The issues surrounding Patient and Public Involvement in UK Health Research are examined by Dr Mary Madden (University of Leeds) and Dr Ewen Speed (University of Essex) in a recent article published in Frontiers in Sociology
What is Patient and Public Involvement? What prospects does it have in different contexts?
Patient and Public Involvement (PPI) in UK National Health Service (NHS) research has, in the UK, become an imperative in policy and practice. But, as Dr. Mary Madden and Dr. Ewen Speed argue in their article, ‘Beware Zombies and Unicorns: Toward Critical Patient and Public Involvement in Health Research in a Neoliberal Context’, it is not clear what PPI is, or how it should be used effectively.
Patient and Public Involvement in health research can take many forms; formal or informal, spontaneous or planned, with patients as both gatherers and sources of data. This can lead to some positive outcomes, increasing democratic accountability while improving patient understanding and engagement with health research and evidence. However, Dr. Madden and Dr. Speed argue that there is a very real danger of PPI being ineffective and tokenistic.
More clinical research does not necessarily lead to better standards of health. Madden and Speed claim if clinical research is to improve patient care then it also needs to consider outcomes in real-world settings. To do this, there is a growing awareness that patients and other stakeholders need to be included in health research and this needs to be done in meaningful and appropriate ways. There is ‘a concern that the investment of time and resources in much mainstream UK PPI in applied health research is taking a form of “busywork,” i.e., a time-consuming technocratic distraction.’

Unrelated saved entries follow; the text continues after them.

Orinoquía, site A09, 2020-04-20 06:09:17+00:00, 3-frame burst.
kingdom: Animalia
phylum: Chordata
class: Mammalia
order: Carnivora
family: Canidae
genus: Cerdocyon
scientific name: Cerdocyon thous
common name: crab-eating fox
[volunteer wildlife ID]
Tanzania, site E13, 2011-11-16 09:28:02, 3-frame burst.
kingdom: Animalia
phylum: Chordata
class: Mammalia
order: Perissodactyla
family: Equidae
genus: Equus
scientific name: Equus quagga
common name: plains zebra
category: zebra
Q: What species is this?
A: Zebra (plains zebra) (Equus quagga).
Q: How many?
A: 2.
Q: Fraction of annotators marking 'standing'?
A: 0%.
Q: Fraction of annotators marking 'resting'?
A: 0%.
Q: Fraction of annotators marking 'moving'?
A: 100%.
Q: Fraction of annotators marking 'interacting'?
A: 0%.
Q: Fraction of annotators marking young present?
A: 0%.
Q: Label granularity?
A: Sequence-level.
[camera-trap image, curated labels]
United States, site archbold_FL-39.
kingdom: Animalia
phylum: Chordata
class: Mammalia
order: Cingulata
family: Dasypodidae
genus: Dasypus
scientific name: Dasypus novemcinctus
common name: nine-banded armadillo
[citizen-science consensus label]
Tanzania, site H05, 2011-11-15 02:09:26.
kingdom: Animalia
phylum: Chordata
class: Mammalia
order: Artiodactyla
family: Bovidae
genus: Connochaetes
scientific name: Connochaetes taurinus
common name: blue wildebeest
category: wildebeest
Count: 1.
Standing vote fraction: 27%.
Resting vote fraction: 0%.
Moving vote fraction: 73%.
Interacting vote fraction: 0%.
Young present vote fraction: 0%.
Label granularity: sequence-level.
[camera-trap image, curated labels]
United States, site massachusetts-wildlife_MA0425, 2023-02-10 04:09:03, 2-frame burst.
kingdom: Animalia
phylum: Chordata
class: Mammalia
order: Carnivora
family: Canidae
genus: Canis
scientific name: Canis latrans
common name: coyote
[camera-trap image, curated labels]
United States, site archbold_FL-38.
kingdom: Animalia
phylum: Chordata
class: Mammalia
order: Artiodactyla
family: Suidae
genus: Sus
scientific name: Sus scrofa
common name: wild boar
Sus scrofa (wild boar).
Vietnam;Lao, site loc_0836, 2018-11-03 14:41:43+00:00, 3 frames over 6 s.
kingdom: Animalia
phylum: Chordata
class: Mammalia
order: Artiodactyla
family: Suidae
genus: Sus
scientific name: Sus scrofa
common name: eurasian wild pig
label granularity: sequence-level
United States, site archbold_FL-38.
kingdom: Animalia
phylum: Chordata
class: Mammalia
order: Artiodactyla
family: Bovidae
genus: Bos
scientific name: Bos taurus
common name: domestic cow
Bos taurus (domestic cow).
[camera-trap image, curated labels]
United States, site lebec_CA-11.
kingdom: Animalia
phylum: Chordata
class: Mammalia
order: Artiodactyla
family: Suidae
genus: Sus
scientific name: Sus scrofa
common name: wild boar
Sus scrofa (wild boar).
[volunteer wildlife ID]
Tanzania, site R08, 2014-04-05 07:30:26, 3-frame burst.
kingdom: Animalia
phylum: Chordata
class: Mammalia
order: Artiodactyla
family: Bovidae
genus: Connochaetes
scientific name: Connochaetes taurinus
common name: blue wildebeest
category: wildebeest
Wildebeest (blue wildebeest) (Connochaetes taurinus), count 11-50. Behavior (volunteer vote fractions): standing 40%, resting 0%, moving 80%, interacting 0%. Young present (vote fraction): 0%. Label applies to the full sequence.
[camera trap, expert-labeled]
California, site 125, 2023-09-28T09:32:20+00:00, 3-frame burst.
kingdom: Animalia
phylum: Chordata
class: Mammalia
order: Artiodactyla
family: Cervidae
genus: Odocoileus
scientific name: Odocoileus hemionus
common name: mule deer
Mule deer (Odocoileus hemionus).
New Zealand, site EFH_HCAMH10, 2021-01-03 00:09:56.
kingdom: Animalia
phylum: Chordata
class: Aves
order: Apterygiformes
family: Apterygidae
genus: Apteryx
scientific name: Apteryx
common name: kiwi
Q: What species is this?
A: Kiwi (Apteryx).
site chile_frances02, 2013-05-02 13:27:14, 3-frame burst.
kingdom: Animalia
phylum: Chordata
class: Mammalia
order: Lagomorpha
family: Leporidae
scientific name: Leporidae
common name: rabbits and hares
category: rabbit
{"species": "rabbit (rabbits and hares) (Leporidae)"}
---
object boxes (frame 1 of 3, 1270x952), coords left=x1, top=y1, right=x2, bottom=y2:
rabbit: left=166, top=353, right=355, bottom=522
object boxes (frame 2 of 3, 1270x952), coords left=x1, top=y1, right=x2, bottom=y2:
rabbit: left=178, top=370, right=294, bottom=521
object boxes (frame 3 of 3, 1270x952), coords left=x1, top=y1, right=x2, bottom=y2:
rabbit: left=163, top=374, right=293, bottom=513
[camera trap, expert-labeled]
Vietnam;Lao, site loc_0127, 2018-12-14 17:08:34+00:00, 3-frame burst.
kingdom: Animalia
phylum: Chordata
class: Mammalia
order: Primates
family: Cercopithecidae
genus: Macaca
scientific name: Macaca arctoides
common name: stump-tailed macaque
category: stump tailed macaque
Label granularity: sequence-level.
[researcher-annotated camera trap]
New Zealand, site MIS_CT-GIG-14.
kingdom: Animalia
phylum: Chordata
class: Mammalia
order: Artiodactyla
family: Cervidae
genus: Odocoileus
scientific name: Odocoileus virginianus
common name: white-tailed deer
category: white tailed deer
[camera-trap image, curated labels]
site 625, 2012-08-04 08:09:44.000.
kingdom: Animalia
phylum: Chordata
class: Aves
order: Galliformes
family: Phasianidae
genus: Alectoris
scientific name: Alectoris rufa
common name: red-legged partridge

The requirement to involve patients and the public coincides with the radical reorganization of healthcare, where health policy is increasingly subject to the demands of market-led competition and the threat of privatization. PPI emerges in this context, amidst claims it provides insight to help improve outcomes and guarantees no community is disadvantaged. However, these claims are contested, since ‘there is no guarantee that participation “per se” improves outcomes or addresses the causes or effects of disadvantage.’ The complexity of public involvement, comprising a range of vested interests and a variety of formats means that a definition of PPI is conceptually and theoretically hazy. ‘It can mean anything (and nothing) and serve a variety of purposes. In a competitive health research market, prioritizing the perspectives of consumers directly affected by certain conditions has wider implications for public health and public resource distribution. ‘
Different models of PPI provide different ideas of how it should take place and who it should involve. Diverse motivations for PPI can be identified: the pragmatic, that aims to impact the quality of research, and the ideological, that is focused on democratic representation. There is an apparent confusion here between different agendas, particularly where consumers of healthcare are concerned. ‘As Dean (2017) points out, the empowered self-interest of the neoliberal consumer-citizen is somewhat at odds with the “other-oriented, reasoning-citizen of deliberative democracy,”’
Moreover, Madden and Speed express concerns that PPI risks turning consumers of healthcare into commodities, and reducing the opportunities available for real engagement with patients. ‘The potential for the conflictual nature of democratic politics is underplayed, as the nature of the public good is reduced to a matter of personal preference and individual experience. In this context, PPI “experts by experience” are in danger of being reduced to another commodity, as an opportunity for professionals to consume affective individual testimony without the need to engage with wider publics or more contextualized forms of research.’
PPI, they claim, ‘operates as an empty signifier, intermittently populated with whatever policy ideas of citizen engagement are a la mode’. PPI and health policy making can be depicted as inhabited by zombies and unicorns. Zombie ideas, ‘offering (but never providing) a solution to purported deficits in democratic engagement’, despite being endlessly killed off as useless in the last policy round, and a unicorn policy, ‘a mythical beast, prevalent, and much discussed but never discovered in replicable form in any health-care system.’
Madden and Speed say PPI is part of a wider politic, where patients are becoming consumers of healthcare through public and private funds and the value of the public good is shifting to benefit private individuals. ‘This zombie/unicorn hybrid creates PPI as a form of busywork in which the politics of social movements are entirely displaced by technocratic discourses of managerialism.’ Involvement should be about populations engaging in the decisions that impact their lives, identifying opportunities and strategies for action ’. In the context of rising health inequalities, PPI should be about accountability and positive action to re-engage and identify what people most want and need.